Project Blue Book Case File
Pound Ridge, New YorkDecember 1962
Summary
On the evening of December 14, 1962, a resident of Pound Ridge, New York saw a brilliant, comet-like object flash across the sky around 5:30 p.m. The observer described the object's head as brilliant blue-white, with a flaming tail that dropped sparks as it moved toward the southeast at a low altitude.
The Air Force received reports from multiple witnesses across the area. Dr. John H. Heller, director of the New England Institute for Medical Research in Ridgefield, Connecticut, saw the same object from Wilton at 5:25 p.m. The newspaper account of his sighting, included in the case file, describes the object as resembling a roman candle, with the visible sparks indicating it must have been at relatively low altitude when observed. Dr. Heller considered two main possibilities: that it was a large meteor, or that it was a piece of a disintegrating satellite undergoing re-entry into the atmosphere. He told reporters that if it was indeed a satellite fragment, recovery of such material would be scientifically important, as objects exposed to space accumulate valuable data about interplanetary matter and cosmic radiation.

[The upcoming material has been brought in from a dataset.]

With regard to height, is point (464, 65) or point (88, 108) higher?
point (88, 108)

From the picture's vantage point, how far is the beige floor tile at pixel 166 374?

The Air Force evaluated the sighting and marked it on the official case card as "unidentified," despite Dr. Heller's speculation that a meteor was the most probable cause. The case file indicates the observation was confined to the local area, and the Air Force noted in its comments that "the most probable cause was a meteor," though this assessment appears to have coexisted with the unidentified designation. The exact reasoning behind this conclusion is not fully explained in the available pages.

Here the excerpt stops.